Anyway, here's another data point:

I'm 5'4". I keep my desk at 24" when sitting, 41" when standing. I use an
external keyboard plus a riser for my laptop to avoid having to look downwards
at it. The riser is adjustable but currently set at ~14", IIRC.

The next ergonomic adjustment I want to make is to swap out my crappy desk
chair for one with adjustable arms so I can sit closer to the desk and type
with my elbows at a right angle instead of arms outstretched.

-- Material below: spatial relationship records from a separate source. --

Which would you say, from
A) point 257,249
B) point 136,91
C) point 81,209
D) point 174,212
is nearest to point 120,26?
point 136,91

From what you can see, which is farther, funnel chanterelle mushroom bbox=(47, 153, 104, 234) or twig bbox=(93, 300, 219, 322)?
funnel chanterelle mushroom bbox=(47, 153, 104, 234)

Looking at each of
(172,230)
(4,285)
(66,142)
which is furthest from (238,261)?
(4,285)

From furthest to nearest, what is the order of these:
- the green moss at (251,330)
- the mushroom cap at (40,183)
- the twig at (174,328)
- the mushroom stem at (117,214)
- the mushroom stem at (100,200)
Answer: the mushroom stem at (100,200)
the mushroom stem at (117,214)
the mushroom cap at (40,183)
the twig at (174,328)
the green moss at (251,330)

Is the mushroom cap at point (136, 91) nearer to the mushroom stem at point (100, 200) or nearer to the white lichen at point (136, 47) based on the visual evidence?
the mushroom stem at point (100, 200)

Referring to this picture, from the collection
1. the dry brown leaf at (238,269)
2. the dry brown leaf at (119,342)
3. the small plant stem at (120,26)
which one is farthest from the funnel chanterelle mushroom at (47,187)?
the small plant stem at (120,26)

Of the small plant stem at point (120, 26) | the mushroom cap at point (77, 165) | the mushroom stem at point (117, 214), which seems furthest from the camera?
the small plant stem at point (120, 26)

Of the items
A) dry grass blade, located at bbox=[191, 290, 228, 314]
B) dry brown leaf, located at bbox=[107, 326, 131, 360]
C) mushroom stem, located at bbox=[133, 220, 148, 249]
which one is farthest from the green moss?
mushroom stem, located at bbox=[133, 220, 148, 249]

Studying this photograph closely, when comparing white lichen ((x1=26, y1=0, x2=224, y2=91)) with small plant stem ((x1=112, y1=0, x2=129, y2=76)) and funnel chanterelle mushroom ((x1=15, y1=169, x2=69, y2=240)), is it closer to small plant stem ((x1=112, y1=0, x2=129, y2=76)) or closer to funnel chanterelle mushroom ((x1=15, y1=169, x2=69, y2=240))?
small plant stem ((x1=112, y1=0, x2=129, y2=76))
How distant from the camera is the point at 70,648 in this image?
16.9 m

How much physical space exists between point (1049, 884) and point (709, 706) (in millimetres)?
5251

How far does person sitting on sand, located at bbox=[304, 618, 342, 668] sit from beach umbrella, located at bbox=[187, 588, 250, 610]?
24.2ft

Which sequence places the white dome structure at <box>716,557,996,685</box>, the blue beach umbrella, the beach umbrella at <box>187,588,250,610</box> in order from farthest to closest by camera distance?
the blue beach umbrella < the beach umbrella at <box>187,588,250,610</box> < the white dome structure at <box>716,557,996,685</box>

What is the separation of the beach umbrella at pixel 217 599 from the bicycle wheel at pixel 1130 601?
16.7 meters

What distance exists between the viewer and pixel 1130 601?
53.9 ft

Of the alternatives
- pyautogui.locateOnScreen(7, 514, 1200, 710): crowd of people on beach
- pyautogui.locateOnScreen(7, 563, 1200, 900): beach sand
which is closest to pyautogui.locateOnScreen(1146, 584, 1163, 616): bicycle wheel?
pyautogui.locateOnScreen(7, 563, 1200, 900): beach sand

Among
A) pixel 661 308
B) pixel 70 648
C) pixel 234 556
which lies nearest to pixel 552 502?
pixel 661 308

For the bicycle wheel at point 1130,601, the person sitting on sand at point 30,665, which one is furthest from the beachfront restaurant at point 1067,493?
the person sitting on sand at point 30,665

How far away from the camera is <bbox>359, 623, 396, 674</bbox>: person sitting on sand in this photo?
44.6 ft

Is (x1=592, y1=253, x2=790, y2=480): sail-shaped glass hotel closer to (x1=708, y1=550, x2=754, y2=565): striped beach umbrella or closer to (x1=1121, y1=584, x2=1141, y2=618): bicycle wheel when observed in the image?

I get shoulder tension these days, but am pretty sure that's just good old
fashioned stress. No keyboard/mouse related RSI since I switched to mousing
lefty 10 years ago. Though my back and neck are less happy after a full day of
meetings, which mean sitting with the laptop at a much taller conference table
with no riser.

I do get wrist and neck pain these days related to looking down at my phone
and contorting my fingers to hold it securely while attempting to use it one-
handed, because despite being the smallest on the market it's too large for my
small-person hands.

What I said about mousing lefty? I switched because of RSI that I'm pretty
sure was related to a much too tall desk. At almost 36", my options were to
sit with toes dangling above the ground, type with fingers at chin height, or
perch on the very edge of my chair all day with no lumbar support. All sorts
of bad things were happening to my body. Switching the mouse saved my wrists
for a few months. Leaving the job, getting a desk at a more sane height, a
keyboard tray (one without a 6 inch deep wrist rest), and a keyboard with
lighter resistance saved my career.

Ergonomics matter. Even a desk job can cause permanent physical injury. And
our phones aren't helping either.

Adjust your chair height before you adjust your desk height. When your feet
rest comfortably on the floor with your knees at a right angle while sitting
back and upright in your chair, hold your elbows at your side at a right
angle. Your desk height should be about an inch below the bottom surface of
your lower arm. Or if you use a keyboard tray, the surface of the tray should
be at that height.

Then raise your monitor until you're looking at it straight ahead, not up or
down. This applies whether you're sitting or standing. Most people these days
are bending their necks forward to see their laptops. Those trendy silver Mac
laptop risers are about a foot too short for most people. You probably need
12-24" of height added. Any external monitors may need raising too. And of
course, plan to use an external keyboard and mouse.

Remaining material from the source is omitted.